SYSTEM Cited by 1 source
Metaflow¶
Metaflow is Netflix's open-source human-friendly framework for building and managing data, ML, and AI applications, originally developed at Netflix and released publicly at metaflow.org. Inside Netflix the same framework underpins hundreds of production ML projects via a rich set of internal integrations that bolt onto Netflix's company-wide data / compute / orchestration platforms (Source: sources/2024-07-22-netflix-supporting-diverse-ml-systems-at-netflix).
Design posture¶
Netflix's MLP team frames Metaflow as a foundational layer plus integrations, intentionally leaving "team-specific domain libraries" to product teams on top. "While human-friendly APIs are delightful, it is really the integrations to our production systems that give Metaflow its superpowers. Without these integrations, projects would be stuck at the prototyping stage, or they would have to be maintained as outliers outside the systems maintained by our engineering teams, incurring unsustainable operational overhead." Canonical wiki instance of patterns/foundational-platform-plus-domain-libraries (Source: sources/2024-07-22-netflix-supporting-diverse-ml-systems-at-netflix).

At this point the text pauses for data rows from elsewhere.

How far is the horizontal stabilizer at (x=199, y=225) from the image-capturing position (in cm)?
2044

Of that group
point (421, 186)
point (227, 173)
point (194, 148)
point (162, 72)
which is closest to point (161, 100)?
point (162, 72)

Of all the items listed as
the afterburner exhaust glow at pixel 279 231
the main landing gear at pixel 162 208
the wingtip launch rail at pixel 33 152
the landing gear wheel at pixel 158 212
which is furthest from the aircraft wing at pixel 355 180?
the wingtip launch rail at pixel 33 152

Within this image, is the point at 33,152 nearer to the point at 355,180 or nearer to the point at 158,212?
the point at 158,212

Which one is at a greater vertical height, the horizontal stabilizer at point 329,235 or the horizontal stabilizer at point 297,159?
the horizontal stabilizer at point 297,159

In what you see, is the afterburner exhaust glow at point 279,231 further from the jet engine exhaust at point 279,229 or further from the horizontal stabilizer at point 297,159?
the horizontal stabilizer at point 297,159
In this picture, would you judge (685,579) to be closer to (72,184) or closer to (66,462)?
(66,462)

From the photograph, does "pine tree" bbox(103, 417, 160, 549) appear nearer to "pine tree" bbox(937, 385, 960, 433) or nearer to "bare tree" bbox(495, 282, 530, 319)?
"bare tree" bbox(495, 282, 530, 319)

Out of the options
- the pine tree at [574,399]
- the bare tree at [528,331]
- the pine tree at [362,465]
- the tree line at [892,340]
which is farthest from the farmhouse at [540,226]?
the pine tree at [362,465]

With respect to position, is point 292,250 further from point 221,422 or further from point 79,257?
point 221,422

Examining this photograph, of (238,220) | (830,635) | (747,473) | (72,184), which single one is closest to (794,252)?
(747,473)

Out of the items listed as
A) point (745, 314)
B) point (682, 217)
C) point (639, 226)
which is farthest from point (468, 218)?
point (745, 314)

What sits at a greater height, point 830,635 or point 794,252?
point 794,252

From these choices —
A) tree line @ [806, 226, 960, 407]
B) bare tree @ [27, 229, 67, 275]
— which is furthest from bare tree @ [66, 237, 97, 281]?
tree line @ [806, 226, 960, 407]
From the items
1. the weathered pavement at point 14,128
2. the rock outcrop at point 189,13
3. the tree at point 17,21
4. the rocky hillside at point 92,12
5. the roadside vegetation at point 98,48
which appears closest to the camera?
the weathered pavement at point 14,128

Stack layers (per the 2024-07-22 post)¶
| Layer | Open-source Metaflow target | Netflix-internal target |
|---|---|---|
| Data | S3 / local files | Fast Data on Iceberg |
| Compute | AWS Batch, Kubernetes | @titus on systems/netflix-titus |
| Dependencies | @conda, @pypi |
@conda, @pypi, plus portable environments via metaflow-nflx-extensions |
| Orchestration | AWS Step Functions, Argo Workflows, Airflow | Maestro |
| Deployment — precompute | External KV (ElastiCache, DynamoDB) | metaflow.Cache + metaflow.Hosting → see systems/netflix-metaflow-cache |
| Deployment — realtime | N/A in OSS | Metaflow Hosting |
Extension mechanism¶
"These integrations are implemented through Metaflow's extension
mechanism which is publicly available but subject to change, and
hence not a part of Metaflow's stable API yet." Template:
github.com/Netflix/metaflow-extensions-template.
See concepts/metaflow-extension-mechanism. Netflix's own
extensions package is
github.com/Netflix/metaflow-nflx-extensions,
which is where the portable execution environments feature
originated before @pypi was added to open-source Metaflow.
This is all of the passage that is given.